• _OPDRACHT_
Geef elke regel uit de onderstaande gegevens weer waarin de string "cell" voorkomt. Houd rekening met hoofdletters en kleine letters.

----- GETOONDE GEGEVENS

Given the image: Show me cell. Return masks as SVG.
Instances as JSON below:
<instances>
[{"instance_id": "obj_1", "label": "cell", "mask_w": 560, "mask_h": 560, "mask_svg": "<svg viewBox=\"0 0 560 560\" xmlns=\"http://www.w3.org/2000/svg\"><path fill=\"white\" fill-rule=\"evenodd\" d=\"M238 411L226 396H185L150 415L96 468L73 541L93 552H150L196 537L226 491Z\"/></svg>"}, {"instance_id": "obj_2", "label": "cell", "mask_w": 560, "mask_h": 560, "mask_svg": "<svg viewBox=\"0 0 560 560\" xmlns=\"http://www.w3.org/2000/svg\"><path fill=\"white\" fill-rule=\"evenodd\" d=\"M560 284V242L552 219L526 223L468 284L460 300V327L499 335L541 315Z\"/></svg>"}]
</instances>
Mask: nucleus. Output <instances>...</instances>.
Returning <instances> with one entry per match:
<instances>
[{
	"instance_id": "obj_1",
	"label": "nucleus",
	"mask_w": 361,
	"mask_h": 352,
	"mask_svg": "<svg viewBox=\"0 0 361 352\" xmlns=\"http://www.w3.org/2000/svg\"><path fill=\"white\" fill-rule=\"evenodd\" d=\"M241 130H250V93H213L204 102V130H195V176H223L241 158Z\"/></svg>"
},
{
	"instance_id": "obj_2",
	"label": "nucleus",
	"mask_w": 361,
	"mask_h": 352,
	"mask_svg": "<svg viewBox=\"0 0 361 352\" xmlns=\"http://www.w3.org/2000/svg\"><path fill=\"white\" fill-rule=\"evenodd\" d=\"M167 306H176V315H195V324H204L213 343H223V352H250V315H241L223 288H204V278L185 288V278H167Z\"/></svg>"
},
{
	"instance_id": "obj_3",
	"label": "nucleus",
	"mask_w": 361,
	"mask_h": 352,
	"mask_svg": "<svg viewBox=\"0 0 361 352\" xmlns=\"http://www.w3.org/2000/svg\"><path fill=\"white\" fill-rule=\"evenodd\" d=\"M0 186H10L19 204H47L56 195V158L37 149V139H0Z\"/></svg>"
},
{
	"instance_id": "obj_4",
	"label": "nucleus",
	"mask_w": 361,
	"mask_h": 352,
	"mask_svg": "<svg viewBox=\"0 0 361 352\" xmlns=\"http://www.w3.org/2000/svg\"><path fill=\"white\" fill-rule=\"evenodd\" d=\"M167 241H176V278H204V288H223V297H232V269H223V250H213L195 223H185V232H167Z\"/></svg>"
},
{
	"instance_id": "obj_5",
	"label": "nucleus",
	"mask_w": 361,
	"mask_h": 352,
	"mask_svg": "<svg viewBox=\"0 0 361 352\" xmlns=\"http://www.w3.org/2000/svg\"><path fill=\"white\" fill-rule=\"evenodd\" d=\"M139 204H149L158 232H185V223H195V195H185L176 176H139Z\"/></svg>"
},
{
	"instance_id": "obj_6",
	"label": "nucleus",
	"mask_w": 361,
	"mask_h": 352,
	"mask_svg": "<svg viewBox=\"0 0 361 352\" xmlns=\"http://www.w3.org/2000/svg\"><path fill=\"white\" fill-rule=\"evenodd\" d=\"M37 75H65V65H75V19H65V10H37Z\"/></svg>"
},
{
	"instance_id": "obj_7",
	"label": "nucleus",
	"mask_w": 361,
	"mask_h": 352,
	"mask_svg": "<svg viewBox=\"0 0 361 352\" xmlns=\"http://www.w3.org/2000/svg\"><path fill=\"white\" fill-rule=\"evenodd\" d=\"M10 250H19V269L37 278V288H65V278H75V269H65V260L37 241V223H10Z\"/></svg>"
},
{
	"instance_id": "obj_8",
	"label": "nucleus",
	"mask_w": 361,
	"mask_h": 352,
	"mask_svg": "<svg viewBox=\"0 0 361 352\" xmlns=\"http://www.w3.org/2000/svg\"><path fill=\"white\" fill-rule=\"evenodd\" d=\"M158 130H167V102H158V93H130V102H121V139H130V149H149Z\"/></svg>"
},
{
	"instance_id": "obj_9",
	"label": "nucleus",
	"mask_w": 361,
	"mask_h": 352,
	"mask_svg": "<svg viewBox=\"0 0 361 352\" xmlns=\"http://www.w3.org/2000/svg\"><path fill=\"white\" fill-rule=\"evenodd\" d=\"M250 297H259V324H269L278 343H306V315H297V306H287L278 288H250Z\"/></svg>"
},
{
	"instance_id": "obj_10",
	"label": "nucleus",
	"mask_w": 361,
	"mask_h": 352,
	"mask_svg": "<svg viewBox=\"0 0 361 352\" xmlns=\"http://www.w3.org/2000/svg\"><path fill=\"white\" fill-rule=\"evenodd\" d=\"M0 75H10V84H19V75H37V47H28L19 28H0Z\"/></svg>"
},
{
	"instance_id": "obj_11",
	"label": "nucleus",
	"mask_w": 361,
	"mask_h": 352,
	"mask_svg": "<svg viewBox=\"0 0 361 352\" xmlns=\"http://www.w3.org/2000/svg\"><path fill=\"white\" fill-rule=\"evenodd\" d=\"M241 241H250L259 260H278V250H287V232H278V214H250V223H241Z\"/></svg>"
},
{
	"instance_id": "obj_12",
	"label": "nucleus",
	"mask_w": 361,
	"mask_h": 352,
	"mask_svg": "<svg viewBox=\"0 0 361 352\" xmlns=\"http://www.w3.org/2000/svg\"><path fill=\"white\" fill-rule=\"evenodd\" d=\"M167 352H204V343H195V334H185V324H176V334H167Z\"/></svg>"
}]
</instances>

----------

• _JUISTE ANTWOORD_
Given the image: Show me cell. Return masks as SVG.
[{"instance_id": "obj_1", "label": "cell", "mask_w": 560, "mask_h": 560, "mask_svg": "<svg viewBox=\"0 0 560 560\" xmlns=\"http://www.w3.org/2000/svg\"><path fill=\"white\" fill-rule=\"evenodd\" d=\"M238 411L226 396H185L150 415L96 468L73 541L93 552H150L196 537L226 491Z\"/></svg>"}, {"instance_id": "obj_2", "label": "cell", "mask_w": 560, "mask_h": 560, "mask_svg": "<svg viewBox=\"0 0 560 560\" xmlns=\"http://www.w3.org/2000/svg\"><path fill=\"white\" fill-rule=\"evenodd\" d=\"M560 284V242L552 219L526 223L468 284L460 300V327L499 335L541 315Z\"/></svg>"}]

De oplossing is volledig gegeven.